GOAL
Reproduce the listing below word for word, from the line containing "Does lower cabinet" through the last line of the listing, with both ends included.

MATERIAL PROVIDED
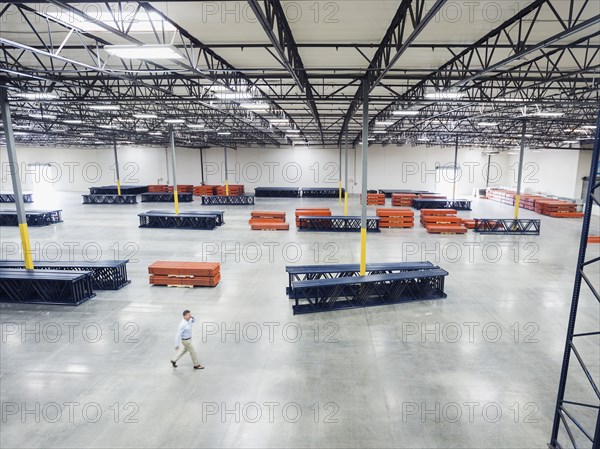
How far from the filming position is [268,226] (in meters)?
21.9

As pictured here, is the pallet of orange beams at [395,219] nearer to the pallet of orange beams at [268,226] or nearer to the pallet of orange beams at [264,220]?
the pallet of orange beams at [268,226]

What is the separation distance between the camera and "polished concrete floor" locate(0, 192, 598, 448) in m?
5.60

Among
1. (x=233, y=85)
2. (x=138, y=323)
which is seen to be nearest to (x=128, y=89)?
(x=233, y=85)

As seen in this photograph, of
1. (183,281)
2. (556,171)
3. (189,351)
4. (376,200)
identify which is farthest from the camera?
(556,171)

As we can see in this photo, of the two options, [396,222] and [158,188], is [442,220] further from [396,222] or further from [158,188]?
[158,188]

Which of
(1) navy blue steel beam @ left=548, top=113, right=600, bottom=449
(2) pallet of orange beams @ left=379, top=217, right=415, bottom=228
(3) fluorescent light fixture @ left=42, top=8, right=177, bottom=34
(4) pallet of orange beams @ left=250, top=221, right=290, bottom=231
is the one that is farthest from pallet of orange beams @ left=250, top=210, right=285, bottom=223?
(1) navy blue steel beam @ left=548, top=113, right=600, bottom=449

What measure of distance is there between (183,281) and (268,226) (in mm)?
10218

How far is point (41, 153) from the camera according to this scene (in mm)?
44906

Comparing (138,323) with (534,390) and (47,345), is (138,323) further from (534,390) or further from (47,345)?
(534,390)

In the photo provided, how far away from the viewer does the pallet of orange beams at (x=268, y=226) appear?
21.9m

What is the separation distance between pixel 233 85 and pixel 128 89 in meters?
5.81

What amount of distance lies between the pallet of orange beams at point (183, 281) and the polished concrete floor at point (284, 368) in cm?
35

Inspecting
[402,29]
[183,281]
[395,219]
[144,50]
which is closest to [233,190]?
[395,219]

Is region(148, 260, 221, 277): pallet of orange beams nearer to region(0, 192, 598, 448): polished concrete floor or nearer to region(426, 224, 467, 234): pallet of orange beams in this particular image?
region(0, 192, 598, 448): polished concrete floor
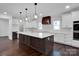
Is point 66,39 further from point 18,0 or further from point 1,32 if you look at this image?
point 1,32

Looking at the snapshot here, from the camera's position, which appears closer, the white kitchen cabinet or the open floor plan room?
the open floor plan room

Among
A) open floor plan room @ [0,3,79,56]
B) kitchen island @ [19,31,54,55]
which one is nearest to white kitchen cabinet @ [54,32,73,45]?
open floor plan room @ [0,3,79,56]

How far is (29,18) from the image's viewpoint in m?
2.08

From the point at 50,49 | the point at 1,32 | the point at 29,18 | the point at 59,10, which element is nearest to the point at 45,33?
the point at 50,49

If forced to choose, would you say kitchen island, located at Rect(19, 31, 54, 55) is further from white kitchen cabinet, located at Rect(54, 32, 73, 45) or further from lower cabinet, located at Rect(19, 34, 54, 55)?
white kitchen cabinet, located at Rect(54, 32, 73, 45)

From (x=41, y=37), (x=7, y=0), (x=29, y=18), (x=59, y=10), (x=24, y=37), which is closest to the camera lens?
(x=7, y=0)

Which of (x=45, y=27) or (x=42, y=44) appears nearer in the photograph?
(x=45, y=27)

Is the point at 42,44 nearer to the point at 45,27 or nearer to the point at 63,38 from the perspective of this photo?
the point at 45,27

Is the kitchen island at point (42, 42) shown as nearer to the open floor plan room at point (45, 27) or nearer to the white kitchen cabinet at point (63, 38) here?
the open floor plan room at point (45, 27)

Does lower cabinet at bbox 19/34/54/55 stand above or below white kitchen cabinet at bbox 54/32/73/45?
below

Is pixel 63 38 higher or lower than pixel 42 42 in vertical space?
higher

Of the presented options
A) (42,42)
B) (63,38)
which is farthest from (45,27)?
(63,38)

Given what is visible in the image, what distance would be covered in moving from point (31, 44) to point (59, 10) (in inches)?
61.4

FINAL RESULT
Does lower cabinet at bbox 19/34/54/55 stand above or below white kitchen cabinet at bbox 54/32/73/45?
below

Is pixel 63 38 higher or lower than pixel 42 42 in vertical space?
higher

Of the presented options
A) (42,42)
B) (63,38)
which is farthest from (45,27)?
(63,38)

Given what is visible in the image, what distance would be covered in moving from point (31, 44) to point (59, 10) (in inches)?
61.4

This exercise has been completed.